Stated problem: Retype the rows below, starting at the line that contains "Provide the correct" and stopping after the line that contains "Answer: pixel 479".

Entries shown:

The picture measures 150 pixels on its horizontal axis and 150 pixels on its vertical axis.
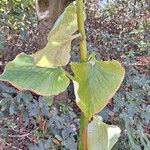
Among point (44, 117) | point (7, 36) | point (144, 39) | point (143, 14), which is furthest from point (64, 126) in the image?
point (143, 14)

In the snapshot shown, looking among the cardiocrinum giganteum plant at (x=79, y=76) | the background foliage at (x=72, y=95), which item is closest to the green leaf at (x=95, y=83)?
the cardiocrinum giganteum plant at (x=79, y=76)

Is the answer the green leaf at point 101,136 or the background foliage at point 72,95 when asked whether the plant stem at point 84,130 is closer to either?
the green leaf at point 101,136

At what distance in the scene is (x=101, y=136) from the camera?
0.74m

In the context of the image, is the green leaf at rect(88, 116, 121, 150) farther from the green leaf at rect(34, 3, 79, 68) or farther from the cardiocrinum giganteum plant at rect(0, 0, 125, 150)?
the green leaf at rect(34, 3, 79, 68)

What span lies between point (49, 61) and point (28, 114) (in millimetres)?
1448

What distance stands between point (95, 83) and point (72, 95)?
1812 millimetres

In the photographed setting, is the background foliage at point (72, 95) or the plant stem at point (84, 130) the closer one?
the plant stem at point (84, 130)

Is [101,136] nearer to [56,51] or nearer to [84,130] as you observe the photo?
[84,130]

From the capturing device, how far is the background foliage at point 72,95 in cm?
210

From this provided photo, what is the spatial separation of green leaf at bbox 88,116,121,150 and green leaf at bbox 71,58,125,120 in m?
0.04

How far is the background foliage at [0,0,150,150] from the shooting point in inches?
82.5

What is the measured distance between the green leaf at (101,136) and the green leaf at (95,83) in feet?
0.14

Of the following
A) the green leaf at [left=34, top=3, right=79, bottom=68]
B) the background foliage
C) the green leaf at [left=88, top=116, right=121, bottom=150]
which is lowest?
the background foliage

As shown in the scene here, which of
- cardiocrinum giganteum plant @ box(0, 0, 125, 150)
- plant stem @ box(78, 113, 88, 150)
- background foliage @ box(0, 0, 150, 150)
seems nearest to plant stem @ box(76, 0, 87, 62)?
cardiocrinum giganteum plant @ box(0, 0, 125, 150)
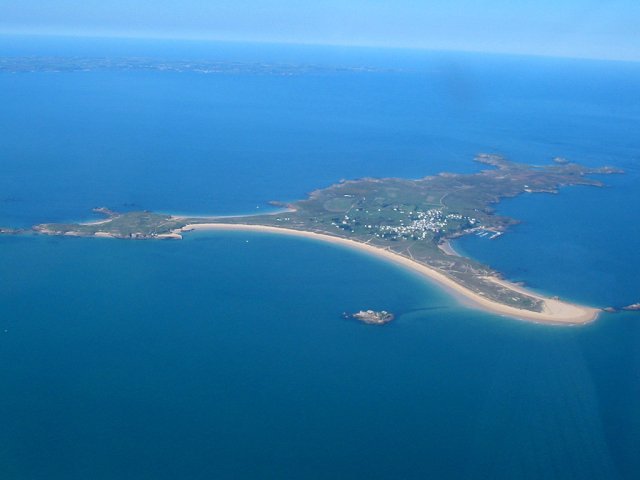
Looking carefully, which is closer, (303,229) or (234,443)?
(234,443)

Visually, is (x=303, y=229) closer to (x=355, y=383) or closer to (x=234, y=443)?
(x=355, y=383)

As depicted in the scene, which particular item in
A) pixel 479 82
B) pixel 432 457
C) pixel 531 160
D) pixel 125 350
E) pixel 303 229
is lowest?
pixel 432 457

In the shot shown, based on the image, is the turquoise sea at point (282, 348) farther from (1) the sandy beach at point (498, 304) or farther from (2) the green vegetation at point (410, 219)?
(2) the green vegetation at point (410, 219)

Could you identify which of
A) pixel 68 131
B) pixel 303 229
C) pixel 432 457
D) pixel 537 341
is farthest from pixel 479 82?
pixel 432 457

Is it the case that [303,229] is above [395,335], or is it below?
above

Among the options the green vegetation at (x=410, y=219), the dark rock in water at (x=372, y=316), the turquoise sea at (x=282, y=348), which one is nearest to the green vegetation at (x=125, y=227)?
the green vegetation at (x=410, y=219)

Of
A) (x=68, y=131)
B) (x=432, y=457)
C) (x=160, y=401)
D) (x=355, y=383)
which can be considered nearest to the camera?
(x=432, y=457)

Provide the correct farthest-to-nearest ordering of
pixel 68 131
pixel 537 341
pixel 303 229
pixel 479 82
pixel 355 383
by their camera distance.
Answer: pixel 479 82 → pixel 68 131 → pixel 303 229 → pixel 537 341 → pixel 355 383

==

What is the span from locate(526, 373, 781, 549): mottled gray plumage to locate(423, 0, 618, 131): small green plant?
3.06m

Written response:
Provide the correct farthest-to-nearest ordering of
pixel 68 131
pixel 537 341
pixel 303 229
pixel 479 82
pixel 355 383
by their camera distance.
Answer: pixel 479 82 → pixel 68 131 → pixel 303 229 → pixel 537 341 → pixel 355 383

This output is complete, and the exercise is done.